Zhang Wei stated that this meeting focused on the hot and difficult issues in drug regulatory policies, laws, and technologies, discussing together and building consensus, which is quite rare. He mentioned that with the official issuance of the "Healthy China 2030" planning outline, promoting the modernization of the drug regulatory system and capacity building, facilitating the high-quality development of the pharmaceutical industry, and accelerating China's transition from a major pharmaceutical country to a strong pharmaceutical country is not only a major strategic deployment made by the country but also a goal for the pharmaceutical industry to strive for in the new development stage. In the face of the growing health needs of the people, how to stimulate the innovative vitality of pharmaceutical companies through institutional reform, promote the research and development of more new drugs, and further improve the accessibility of medications for the public has become a focus of concern for all sectors of society.
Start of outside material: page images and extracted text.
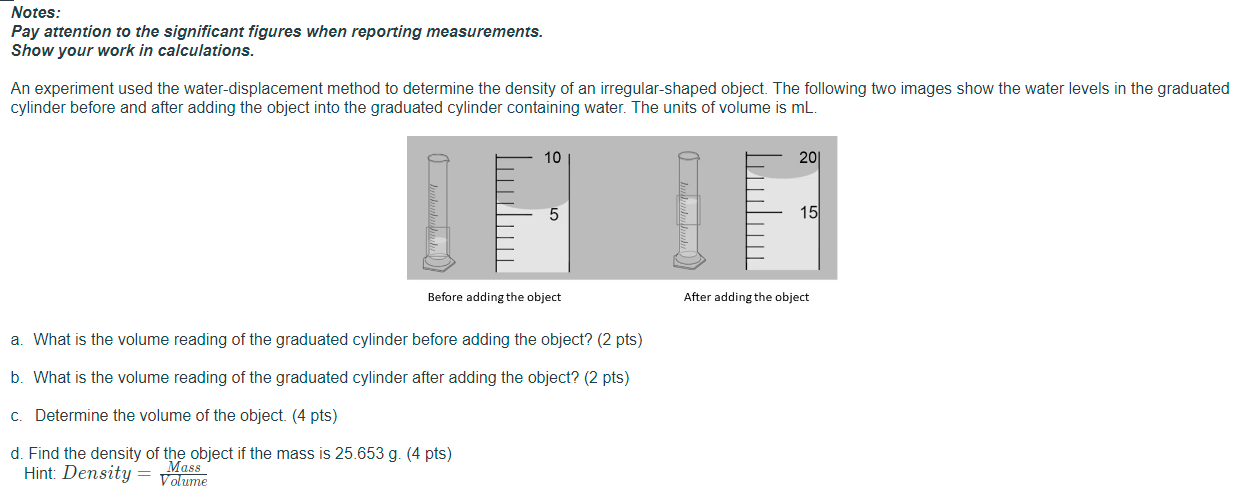 Notes:
Pay attention to the significant figures when reporting measurements.
Show your work in calculations.

An experiment used the water-displacement method to determine the density of an irregular-shaped object. The following two images show the water levels in the graduated cylinder before and after adding the object into the graduated cylinder containing water. The units of volume is mL.

10
5
20
15

Before adding the object

After adding the object

a. What is the volume reading of the graduated cylinder before adding the object? (2 pts)

b. What is the volume reading of the graduated cylinder after adding the object? (2 pts)

c. Determine the volume of the object. (4 pts)

d. Find the density of the object if the mass is 25.653 g. (4 pts)
Hint: $Density = \frac{Mass}{Volume}$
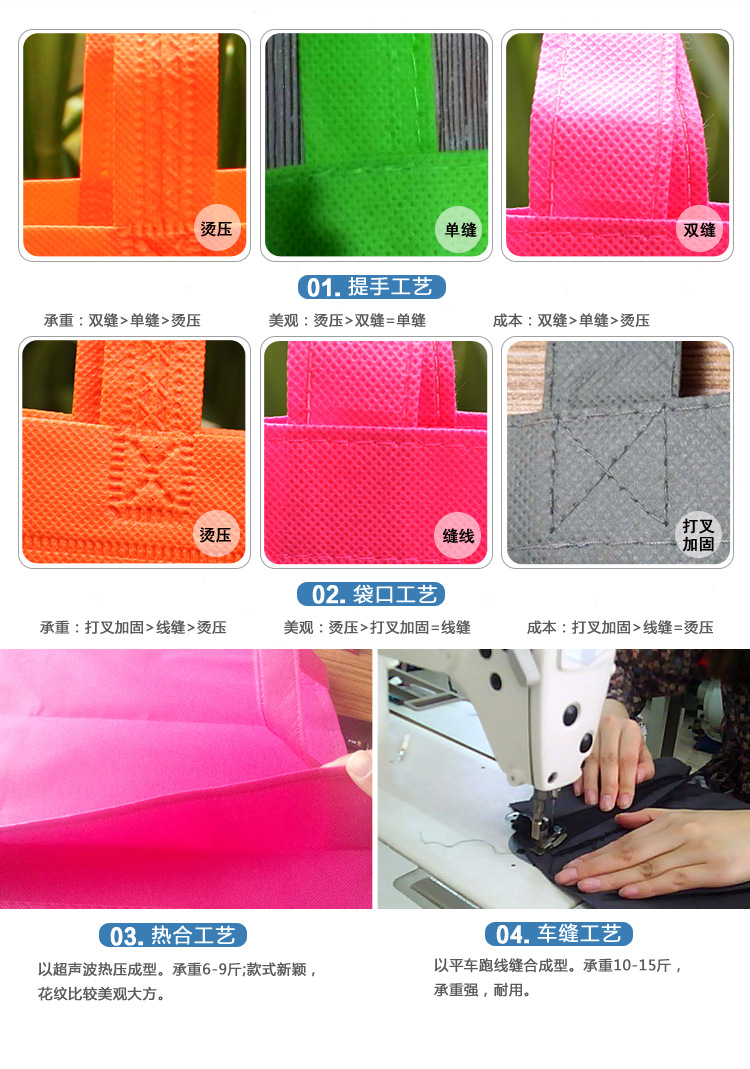 烫压

单缝

双缝

01. 提手工艺

承重：双缝>单缝>烫压

美观：烫压>双缝=单缝

成本：双缝>单缝>烫压

烫压

缝线

打叉加固

02. 袋口工艺

承重：打叉加固>线缝>烫压

美观：烫压>打叉加固=线缝

成本：打叉加固>线缝=烫压

03. 热合工艺

以超声波热压成型。承重6-9斤;款式新颖，花纹比较美观大方。

04. 车缝工艺

以平车跑线缝合成型。承重10-15斤，承重强，耐用。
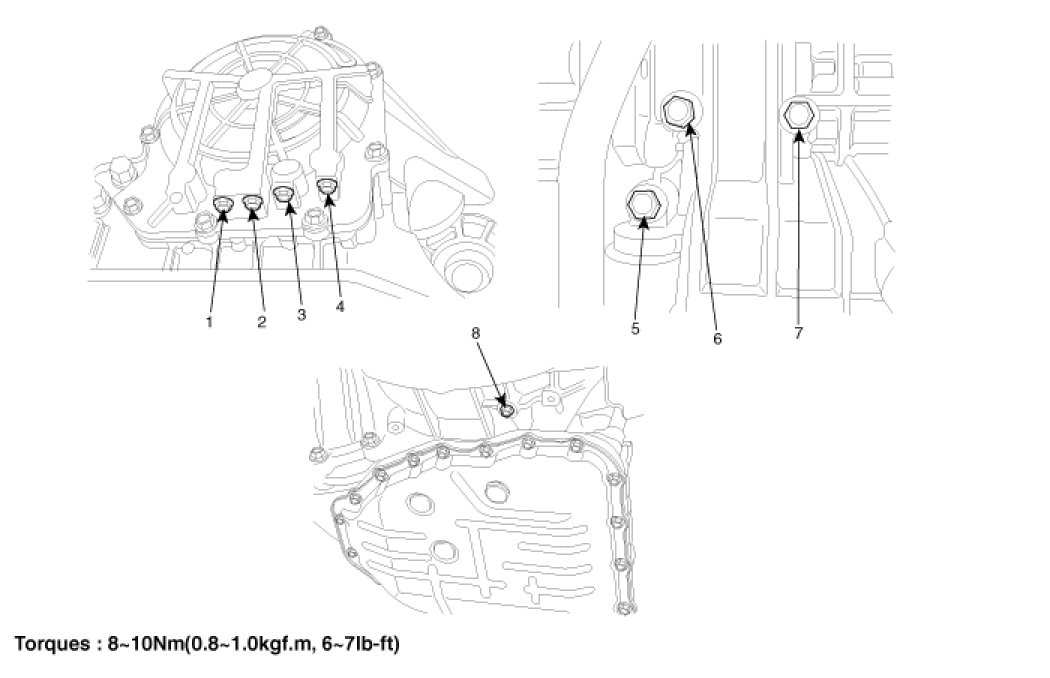 1
2
3
4
5
6
7
8

Torques : 8~10Nm(0.8~1.0kgf.m, 6~7lb-ft)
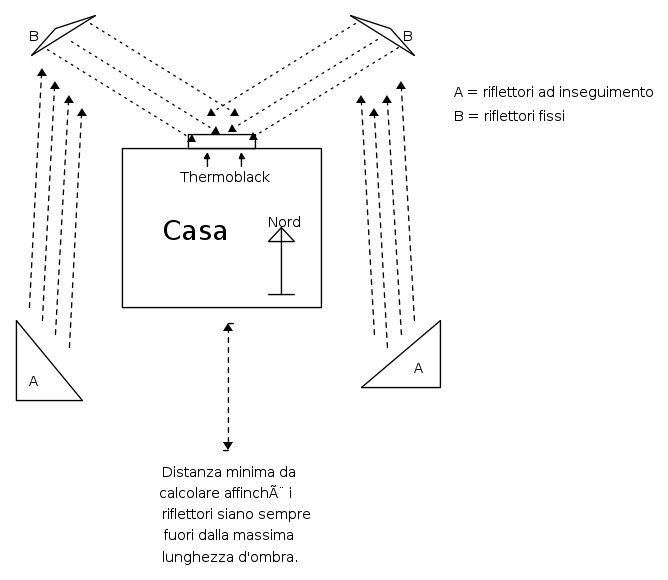 B

B

A = riflettori ad inseguimento
B = riflettori fissi

Thermoblack

Casa

Nord

A

A

Distanza minima da calcolare affinchÃ¨ i riflettori siano sempre fuori dalla massima lunghezza d'ombra.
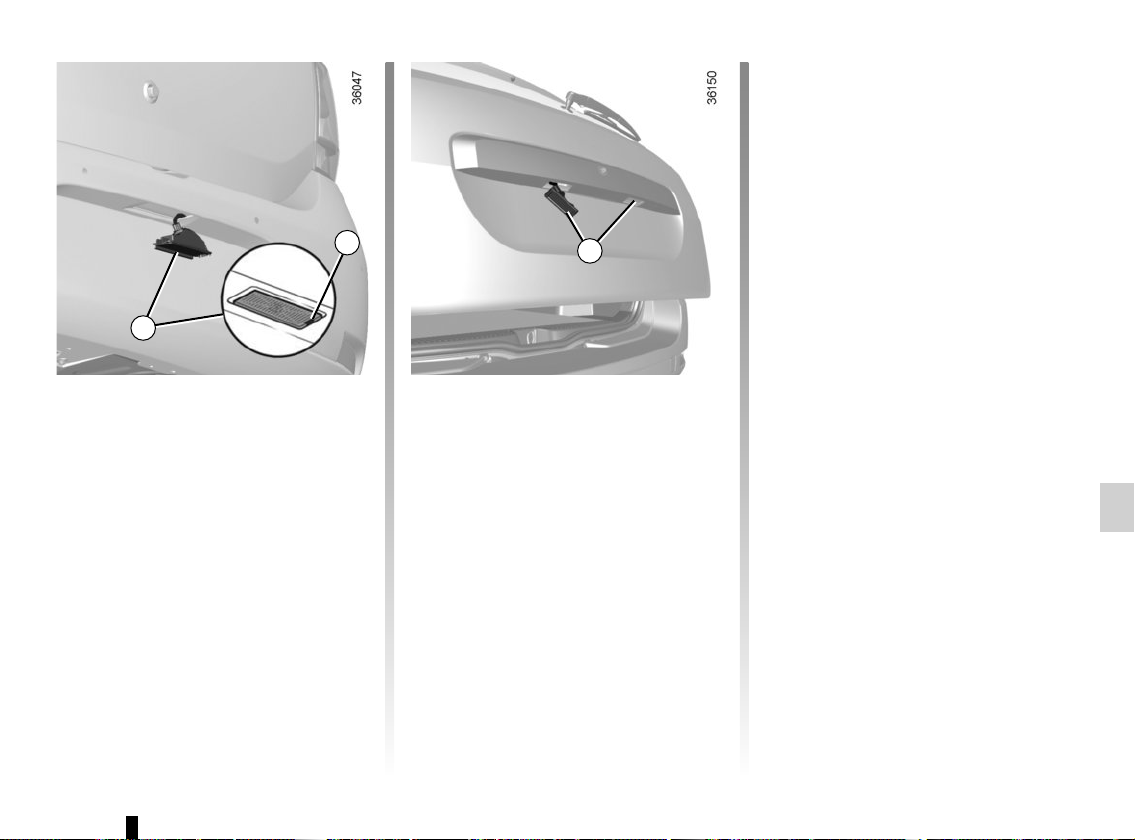 36047

36150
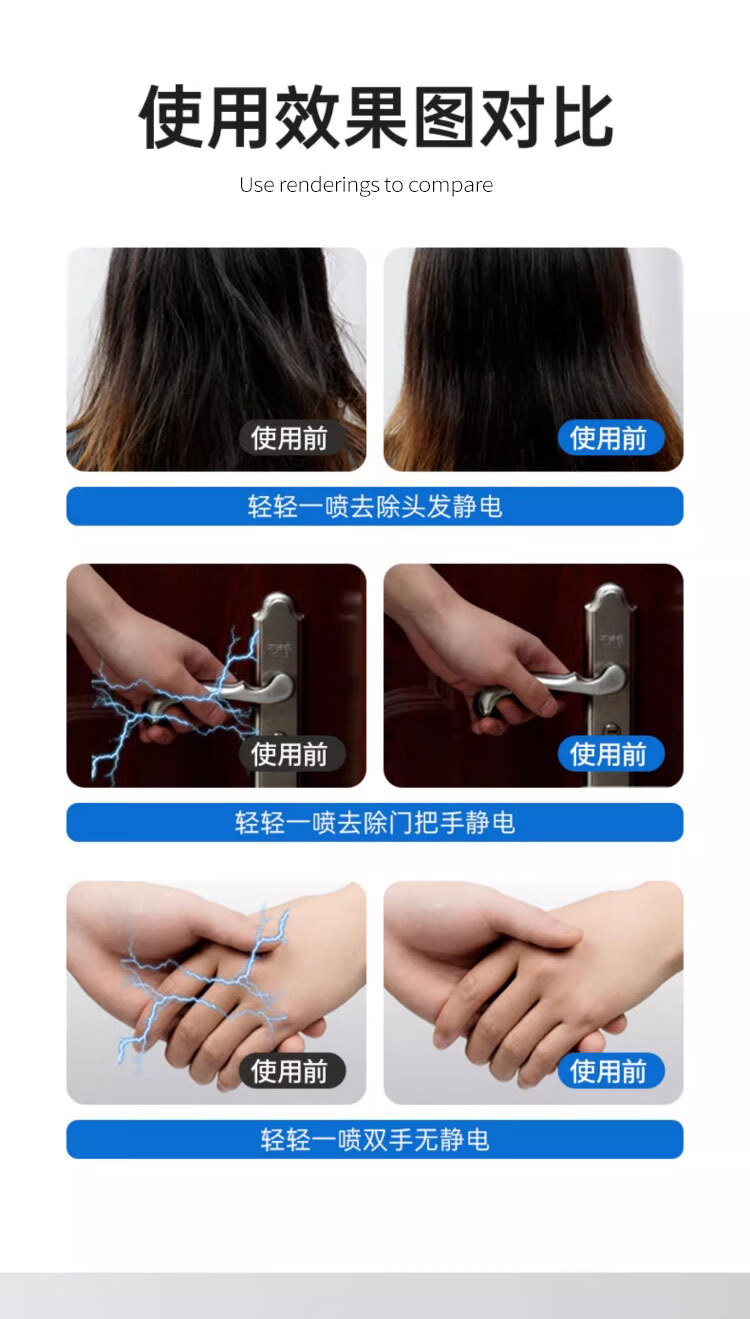 使用效果图对比

Use renderings to compare

使用前

使用前

轻轻一喷去除头发静电

使用前

使用前

轻轻一喷去除门把手静电

使用前

使用前

轻轻一喷双手无静电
Su Shengfeng delivered a report titled "Committed to Reform, Building a Dual Zone - Specific Practices of Comprehensive Drug Supervision Reform in Guangdong Province." He stated that the high-quality development of the industry cannot be separated from the new pattern of social governance of co-construction, co-governance, and sharing. The Provincial Drug Administration, after in-depth analysis and careful consideration, proposed a strategic thinking and work goal of "holding high the banner of comprehensive drug supervision reform and striving to create a national drug quality safety demonstration zone and a national drug industry high-quality development demonstration zone" based on the actual situation in Guangdong. Specific work includes issuing the "Guangdong Province Drug Safety Responsibility Assessment Plan," establishing a national vaccine regulatory system evaluation and vaccine regulatory quality management system, formulating and issuing the "Provincial Bureau Drug Comprehensive Reform Project Management Measures," implementing the "Key Project, Key Enterprise, Key Area Innovation Service Management Measures (Trial)," and launching the "Guangdong-Hong Kong-Macao Greater Bay Area Drug Medical Device Regulatory Innovation Development Work Plan" and the "Guangdong Province Implementation Plan for Promoting High-Quality Development of the Cosmetics Industry," as well as formulating the "Implementation Plan for the Professionalization and Specialization of Drug Inspectors" and a series of supporting systems, actively promoting the evaluation of the national vaccine regulatory system, etc.
The Guangdong Provincial Food and Drug Review Certification Technology Association reported on the work for the 2020-2021 period to the representatives present. The association adheres to the concept of meticulously refining every precise service for the industry and enterprises, focusing on professional services in review and certification, and promoting high-quality industrial development. In this meeting, it proposed the development positioning of "cultivating core competitiveness and collaboratively promoting high-quality industrial development."
The meeting also invited representatives from outstanding member units of the association, such as Guangzhou Baiyi Shenzhou Biopharmaceutical Co., Ltd., China National Pharmaceutical Group Guangzhou Co., Ltd., Sun Yat-sen University Da'an Gene Co., Ltd., Perfect (China) Co., Ltd., and Guangdong Anyuan Cosmetics Technology Co., Ltd., to share insights and experiences on high-quality industrial development.
At the meeting, the second Spring and Autumn Quality Management Improvement Series was announced, including outstanding quality managers, outstanding regulatory affairs managers, and outstanding quality improvement projects, to encourage the emergence of more quality management and regulatory affairs management elites in the pharmaceutical industry, enhance the overall risk control level of the industry, and promote quality upgrade and innovative development.
It is reported that from the 9th to the 10th, there were also activities such as the Guangdong-Hong Kong-Macao Biopharmaceutical and Biopharmaceutical Engineering Intellectual Property Forum, Cosmetics Summit, Health Food Summit, Drug Summit, and Medical Device Summit.